When the “Parsky Commission,” so dubbed for its chairman, businessman Gerald Parsky, finally released its report in 2009, it was quickly consigned to oblivion. When Jerry Brown returned to the governorship in 2011, he proposed to deal with volatility by creating a “rainy day” reserve financed by windfall revenues.

That fund and other reserves now total $35.6 billion, which would easily cover the current deficit, but Newsom – agreeing with Patek – is not tapping them, citing the danger of recession.

“We’re not touching these reserves,” he said. “We’re in a very volatile moment.”

As hefty as the reserves appear, it’s questionable whether they would be enough to counter even a moderate recession.

Petek, who pegged the current shortfall at $24 billion without a recession, warned in his November forecast that “Based on historical experience, should a recession occur soon, revenues could be $30 billion to $50 billion below our revenue outlook in the budget window.”

In other words, a recession could have as much as a $74 billion negative impact on the budget, more than twice the state’s reserves.

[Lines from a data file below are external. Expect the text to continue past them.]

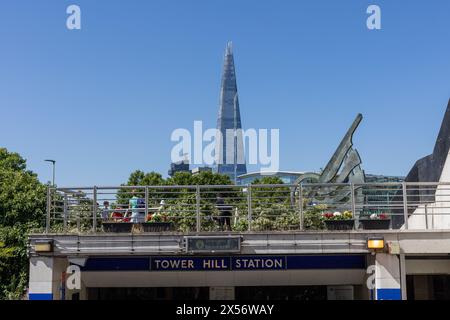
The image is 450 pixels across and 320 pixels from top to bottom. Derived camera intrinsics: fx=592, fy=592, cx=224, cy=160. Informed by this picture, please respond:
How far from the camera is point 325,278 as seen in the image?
50.3ft

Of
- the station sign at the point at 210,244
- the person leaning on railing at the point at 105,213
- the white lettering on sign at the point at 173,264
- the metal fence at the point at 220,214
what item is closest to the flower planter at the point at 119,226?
the metal fence at the point at 220,214

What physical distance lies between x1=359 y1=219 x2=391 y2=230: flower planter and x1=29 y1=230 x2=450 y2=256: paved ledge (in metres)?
0.32

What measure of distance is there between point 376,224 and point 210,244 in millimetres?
3904

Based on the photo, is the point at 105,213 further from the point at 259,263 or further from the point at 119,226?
the point at 259,263

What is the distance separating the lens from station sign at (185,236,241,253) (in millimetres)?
13375

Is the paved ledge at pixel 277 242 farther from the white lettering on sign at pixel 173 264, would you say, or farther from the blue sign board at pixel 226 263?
the white lettering on sign at pixel 173 264

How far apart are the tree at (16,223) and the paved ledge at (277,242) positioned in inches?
351

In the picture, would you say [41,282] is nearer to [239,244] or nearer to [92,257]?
[92,257]

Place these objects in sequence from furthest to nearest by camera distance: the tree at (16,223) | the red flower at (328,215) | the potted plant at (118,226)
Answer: the tree at (16,223) → the red flower at (328,215) → the potted plant at (118,226)

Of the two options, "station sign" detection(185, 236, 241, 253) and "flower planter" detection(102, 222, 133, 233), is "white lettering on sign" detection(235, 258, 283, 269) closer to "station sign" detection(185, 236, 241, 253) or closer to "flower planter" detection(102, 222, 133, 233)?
"station sign" detection(185, 236, 241, 253)

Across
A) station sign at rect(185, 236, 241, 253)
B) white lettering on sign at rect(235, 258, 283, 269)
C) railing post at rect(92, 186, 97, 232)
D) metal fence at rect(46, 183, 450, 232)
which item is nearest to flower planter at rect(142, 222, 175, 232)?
metal fence at rect(46, 183, 450, 232)

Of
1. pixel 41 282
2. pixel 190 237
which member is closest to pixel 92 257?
pixel 41 282

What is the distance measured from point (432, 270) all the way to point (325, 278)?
108 inches

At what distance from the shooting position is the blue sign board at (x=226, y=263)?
14.7 metres
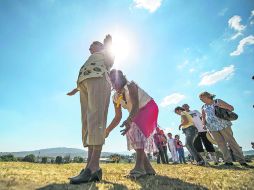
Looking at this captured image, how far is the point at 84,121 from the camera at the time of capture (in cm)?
416

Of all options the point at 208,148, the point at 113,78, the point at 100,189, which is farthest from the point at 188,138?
the point at 100,189

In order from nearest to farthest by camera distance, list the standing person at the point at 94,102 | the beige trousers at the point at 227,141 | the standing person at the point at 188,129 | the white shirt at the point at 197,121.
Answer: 1. the standing person at the point at 94,102
2. the beige trousers at the point at 227,141
3. the standing person at the point at 188,129
4. the white shirt at the point at 197,121

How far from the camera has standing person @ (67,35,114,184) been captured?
361 cm

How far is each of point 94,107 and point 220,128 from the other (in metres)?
5.07

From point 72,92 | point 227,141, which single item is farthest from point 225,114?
point 72,92

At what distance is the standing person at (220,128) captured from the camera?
7095 millimetres

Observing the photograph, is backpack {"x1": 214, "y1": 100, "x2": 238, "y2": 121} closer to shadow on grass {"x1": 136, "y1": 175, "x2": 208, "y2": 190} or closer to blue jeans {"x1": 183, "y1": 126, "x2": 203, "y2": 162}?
blue jeans {"x1": 183, "y1": 126, "x2": 203, "y2": 162}

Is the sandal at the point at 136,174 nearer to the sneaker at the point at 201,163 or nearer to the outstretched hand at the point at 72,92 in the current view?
the outstretched hand at the point at 72,92

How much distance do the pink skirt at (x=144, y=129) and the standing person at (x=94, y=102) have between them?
0.64m

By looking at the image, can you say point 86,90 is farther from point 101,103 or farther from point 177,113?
point 177,113

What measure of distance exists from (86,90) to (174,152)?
12.9 meters

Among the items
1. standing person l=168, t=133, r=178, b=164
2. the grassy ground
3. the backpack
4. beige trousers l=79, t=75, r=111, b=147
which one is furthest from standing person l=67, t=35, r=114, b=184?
standing person l=168, t=133, r=178, b=164

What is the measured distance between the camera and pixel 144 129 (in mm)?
4332

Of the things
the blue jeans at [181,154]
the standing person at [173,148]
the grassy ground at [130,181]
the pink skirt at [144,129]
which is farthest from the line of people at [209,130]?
the standing person at [173,148]
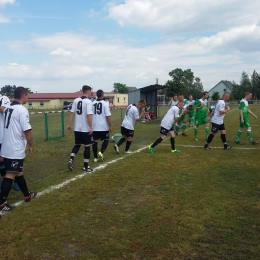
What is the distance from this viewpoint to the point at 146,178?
6.49 meters

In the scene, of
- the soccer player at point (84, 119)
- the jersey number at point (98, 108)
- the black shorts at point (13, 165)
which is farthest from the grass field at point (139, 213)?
the jersey number at point (98, 108)

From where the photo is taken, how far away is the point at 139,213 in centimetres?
460

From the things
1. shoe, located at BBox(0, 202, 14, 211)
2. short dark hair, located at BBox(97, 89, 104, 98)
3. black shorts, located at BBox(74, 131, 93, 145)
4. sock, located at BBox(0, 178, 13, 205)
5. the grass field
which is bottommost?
the grass field

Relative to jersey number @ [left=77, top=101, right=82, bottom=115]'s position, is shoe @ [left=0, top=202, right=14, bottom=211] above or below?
below

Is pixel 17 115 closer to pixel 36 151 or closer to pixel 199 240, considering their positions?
pixel 199 240

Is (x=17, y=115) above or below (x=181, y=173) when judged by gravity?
above

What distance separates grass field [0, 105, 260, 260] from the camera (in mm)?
3564

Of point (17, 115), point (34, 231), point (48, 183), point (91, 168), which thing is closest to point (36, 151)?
point (91, 168)

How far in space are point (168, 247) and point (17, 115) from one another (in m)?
2.90

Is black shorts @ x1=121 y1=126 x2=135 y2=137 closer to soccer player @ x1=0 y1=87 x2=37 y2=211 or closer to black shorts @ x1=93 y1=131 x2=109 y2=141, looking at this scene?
black shorts @ x1=93 y1=131 x2=109 y2=141

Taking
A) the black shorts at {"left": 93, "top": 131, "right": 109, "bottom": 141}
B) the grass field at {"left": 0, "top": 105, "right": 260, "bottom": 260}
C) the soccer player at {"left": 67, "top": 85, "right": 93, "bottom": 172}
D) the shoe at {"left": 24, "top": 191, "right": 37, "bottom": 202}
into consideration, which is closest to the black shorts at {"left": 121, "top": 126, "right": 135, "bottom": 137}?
the black shorts at {"left": 93, "top": 131, "right": 109, "bottom": 141}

In relative terms, the state has faced deficits of that magnitude in past recessions.

“What’s consistent is the inconsistency of our tax structure,” Newsom acknowledged.

Ideally, California would alter that structure to make it less dependent on a narrow base of taxable income – but as the fate of the Parsky Commission’s report indicates, there’s little political appetite for such reform.

Dan Walters is a CalMatters columnist.